### What you need to do
Say how many lines in the material below contain the word "horečka", giving the number alone.

### Excerpted data
***
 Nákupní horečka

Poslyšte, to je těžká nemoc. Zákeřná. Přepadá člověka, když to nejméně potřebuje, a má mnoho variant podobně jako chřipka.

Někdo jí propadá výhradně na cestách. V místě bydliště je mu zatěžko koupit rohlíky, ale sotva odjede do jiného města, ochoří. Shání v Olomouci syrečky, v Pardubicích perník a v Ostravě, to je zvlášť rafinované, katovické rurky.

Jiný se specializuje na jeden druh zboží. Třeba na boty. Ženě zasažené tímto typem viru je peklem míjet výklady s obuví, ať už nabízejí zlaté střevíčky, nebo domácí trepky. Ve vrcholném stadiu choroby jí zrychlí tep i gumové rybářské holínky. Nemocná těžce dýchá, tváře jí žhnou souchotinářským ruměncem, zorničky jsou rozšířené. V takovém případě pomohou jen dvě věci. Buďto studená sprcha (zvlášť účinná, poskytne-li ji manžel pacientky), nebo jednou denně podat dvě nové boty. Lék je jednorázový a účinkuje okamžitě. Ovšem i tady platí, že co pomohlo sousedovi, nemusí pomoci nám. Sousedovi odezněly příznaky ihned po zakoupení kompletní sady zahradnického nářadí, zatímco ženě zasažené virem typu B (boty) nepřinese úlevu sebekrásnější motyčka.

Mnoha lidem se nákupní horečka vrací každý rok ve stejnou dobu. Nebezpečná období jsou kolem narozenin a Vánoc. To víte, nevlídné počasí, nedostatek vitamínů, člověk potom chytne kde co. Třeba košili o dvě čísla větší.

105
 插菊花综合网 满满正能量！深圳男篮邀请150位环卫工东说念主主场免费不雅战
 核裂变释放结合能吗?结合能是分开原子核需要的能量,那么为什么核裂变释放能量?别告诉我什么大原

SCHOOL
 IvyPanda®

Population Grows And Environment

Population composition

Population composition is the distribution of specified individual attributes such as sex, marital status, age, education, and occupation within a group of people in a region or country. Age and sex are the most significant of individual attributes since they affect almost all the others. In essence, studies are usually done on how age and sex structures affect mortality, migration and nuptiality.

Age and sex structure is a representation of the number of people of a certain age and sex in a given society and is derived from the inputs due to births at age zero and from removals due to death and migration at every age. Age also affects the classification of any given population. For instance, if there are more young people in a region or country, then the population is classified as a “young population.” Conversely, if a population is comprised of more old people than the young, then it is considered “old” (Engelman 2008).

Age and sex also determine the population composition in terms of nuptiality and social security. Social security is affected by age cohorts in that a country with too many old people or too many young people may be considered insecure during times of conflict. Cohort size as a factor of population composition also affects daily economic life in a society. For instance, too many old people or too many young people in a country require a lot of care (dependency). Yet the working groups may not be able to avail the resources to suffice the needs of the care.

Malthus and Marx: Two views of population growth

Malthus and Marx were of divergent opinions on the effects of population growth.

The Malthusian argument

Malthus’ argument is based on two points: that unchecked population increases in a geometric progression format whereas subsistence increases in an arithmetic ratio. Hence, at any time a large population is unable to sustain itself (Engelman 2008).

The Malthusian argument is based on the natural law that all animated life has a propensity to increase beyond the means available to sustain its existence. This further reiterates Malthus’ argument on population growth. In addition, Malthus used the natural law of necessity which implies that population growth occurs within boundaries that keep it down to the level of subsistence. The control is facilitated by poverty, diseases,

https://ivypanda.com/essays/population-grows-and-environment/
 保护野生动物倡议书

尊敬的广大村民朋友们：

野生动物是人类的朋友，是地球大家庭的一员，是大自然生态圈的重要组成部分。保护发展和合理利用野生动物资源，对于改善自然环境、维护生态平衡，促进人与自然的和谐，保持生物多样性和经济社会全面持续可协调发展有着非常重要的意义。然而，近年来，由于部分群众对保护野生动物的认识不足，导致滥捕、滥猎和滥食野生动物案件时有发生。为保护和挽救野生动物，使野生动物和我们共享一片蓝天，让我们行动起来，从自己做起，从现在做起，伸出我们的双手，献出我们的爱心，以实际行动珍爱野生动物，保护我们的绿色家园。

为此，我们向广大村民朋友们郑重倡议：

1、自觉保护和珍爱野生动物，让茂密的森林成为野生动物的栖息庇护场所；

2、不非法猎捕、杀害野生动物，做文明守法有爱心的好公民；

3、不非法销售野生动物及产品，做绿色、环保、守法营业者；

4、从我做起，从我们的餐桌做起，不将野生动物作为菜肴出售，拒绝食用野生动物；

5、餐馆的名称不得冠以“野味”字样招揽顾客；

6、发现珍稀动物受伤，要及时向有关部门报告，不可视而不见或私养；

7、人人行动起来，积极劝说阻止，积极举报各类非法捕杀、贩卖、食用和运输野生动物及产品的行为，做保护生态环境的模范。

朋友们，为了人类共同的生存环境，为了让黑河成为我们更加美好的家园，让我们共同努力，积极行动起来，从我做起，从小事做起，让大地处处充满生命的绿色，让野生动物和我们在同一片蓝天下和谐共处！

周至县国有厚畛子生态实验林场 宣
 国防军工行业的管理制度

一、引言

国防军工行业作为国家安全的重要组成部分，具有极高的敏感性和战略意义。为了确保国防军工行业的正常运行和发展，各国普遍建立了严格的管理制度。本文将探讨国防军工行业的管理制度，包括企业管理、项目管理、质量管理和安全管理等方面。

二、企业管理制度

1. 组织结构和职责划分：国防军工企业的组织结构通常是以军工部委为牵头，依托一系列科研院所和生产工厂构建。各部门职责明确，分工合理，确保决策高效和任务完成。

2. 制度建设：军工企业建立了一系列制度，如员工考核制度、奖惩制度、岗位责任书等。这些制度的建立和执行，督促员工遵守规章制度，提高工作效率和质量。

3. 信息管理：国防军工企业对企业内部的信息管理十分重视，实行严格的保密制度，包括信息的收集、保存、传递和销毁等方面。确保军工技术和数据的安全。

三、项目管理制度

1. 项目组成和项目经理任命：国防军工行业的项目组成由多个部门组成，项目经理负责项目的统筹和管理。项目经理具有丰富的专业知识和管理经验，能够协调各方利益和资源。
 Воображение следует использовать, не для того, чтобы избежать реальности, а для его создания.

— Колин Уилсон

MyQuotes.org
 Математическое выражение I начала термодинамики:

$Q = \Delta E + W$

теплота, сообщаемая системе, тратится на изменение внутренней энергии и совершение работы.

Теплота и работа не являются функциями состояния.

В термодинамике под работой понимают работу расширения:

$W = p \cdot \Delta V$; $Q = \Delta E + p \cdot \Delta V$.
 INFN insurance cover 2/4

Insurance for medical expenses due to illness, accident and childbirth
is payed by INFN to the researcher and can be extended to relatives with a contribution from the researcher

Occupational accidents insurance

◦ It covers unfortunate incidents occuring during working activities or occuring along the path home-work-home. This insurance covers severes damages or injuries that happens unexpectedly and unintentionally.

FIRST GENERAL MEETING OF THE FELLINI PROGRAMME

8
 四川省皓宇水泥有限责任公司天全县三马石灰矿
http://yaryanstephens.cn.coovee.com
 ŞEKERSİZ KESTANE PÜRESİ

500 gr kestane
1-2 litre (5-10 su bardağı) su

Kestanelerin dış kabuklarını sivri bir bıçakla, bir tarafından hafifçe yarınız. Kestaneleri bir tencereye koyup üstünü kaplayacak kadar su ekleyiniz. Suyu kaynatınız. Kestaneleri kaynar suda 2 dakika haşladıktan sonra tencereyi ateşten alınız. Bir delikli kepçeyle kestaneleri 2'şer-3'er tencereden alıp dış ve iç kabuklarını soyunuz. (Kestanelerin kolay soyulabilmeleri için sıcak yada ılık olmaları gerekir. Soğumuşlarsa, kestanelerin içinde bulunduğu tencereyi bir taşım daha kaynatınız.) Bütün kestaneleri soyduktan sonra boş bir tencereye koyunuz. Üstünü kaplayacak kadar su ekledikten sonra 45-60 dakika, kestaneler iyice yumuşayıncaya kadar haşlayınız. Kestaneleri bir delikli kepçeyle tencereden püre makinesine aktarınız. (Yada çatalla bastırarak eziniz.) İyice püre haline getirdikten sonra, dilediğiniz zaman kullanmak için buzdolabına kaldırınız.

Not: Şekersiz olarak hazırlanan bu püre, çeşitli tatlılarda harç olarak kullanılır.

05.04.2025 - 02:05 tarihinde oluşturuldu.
***
### Written solution
2